Friday, April 8, 2016

"The Discovery of the Unconscious" by Ellenberger




The Henri Ellenberger book, “The Discovery of the Unconscious: The History and Evolution of Dynamic Psychiatry, has been very useful to me in my attempt as an adult to understand the oldest, deepest, largest, strongest part of our minds. I can not remember where I heard about the book but I know it wasn't until my seventy-fifth year on this planet.

Ellenberger's history of hypnosis is deeper and more comprehensive than anything else I've read, relating it's central place and context in the search for understanding the subconscious. I mention hypnosis particularly because my own study and practice of it created the path through dreams and fairy tales that enabled me to slay dragons and discover their hoarded gold in their caves and bring the inhabitants of the castle and town back to life, and the leaves to come back out on the trees.

Here (p. 207) he quotes Carl Gustave Carus (1789-1869):

The key to the knowledge of the nature of the soul's conscious life lies in the realm of the unconscious. This explains the difficulty, if not the impossibility, of getting a real comprehension of the soul's secret. If it were an absolute impossibility to find the unconscious in the conscious, then Man should despair of ever getting knowledge of his soul, that is a knowledge of himself. But if this impossibility is only apparent, then the first task of a science of the soul is to state how the spirit of Man is able to descend into those depths.

One of our most important struggles in life is surely to “know thyself,” to achieve a realistic, universalistic selfhood that enables us to coordinate our actions with others and to construct courses of action that work for everyone. And yet, I invariably reflect upon reading something like Ellenberger's history of how rare it is that we even hear once about such a book. All those years of school, university, graduate school, continuing education, self-education but finding the really good stuff like this is pretty much a matter of sheer luck. I suppose, yes, that a whole lot of intense labor, searching, criticism, preparation, failure and experience is absolutely necessary to get anything out of Ellenberger as well as his protagonists like Charcot, Janet, Freud, Jung and the others. It's probably a miracle that as many of us do get the minuscule bit we do get, given that most of us have all we can do just to survive, never mind to raise children, to work, and to get some sleep.

It feels like an infinite luxury to have the circumstances to be able to work on a book like this. But it also feels like a complete sacrifice of one's life! It's like that corn of wheat that must fall into the ground and die.



Sunday, April 3, 2016

Predatory Professionals

The social theme that touches my spirit most deeply these spring days in Dayton, Ohio, 2016, is the corruption of the professions and the professionals.

Thomas Frank writes about it in his “Listen, Liberal, or Whatever
Happened to the Party of the People?” which is the best thing I've read on the subject. So I thought I would share a couple quotes from it with you:

p. 27: But generally speaking, the system of professionalism was long ago subverted and transformed into something different and more rapacious. Today we live in a world of predatory bankers, predatory educators, even predatory health care providers, all out for themselves. The corruption of the professions...

********************

Requirement: Copy, word for word, the stretch of the blog excerpt from "The Henri Ellenberger" through "on the trees.".

Information shown:
********************

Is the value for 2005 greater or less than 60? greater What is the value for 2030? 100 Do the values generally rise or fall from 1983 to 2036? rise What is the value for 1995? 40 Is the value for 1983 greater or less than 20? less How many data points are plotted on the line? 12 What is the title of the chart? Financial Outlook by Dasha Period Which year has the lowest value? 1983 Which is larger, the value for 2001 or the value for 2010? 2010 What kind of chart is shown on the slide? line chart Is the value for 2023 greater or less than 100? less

********************

Exercise output:
The Henri Ellenberger book, “The Discovery of the Unconscious: The History and Evolution of Dynamic Psychiatry, has been very useful to me in my attempt as an adult to understand the oldest, deepest, largest, strongest part of our minds. I can not remember where I heard about the book but I know it wasn't until my seventy-fifth year on this planet.

Ellenberger's history of hypnosis is deeper and more comprehensive than anything else I've read, relating it's central place and context in the search for understanding the subconscious. I mention hypnosis particularly because my own study and practice of it created the path through dreams and fairy tales that enabled me to slay dragons and discover their hoarded gold in their caves and bring the inhabitants of the castle and town back to life, and the leaves to come back out on the trees.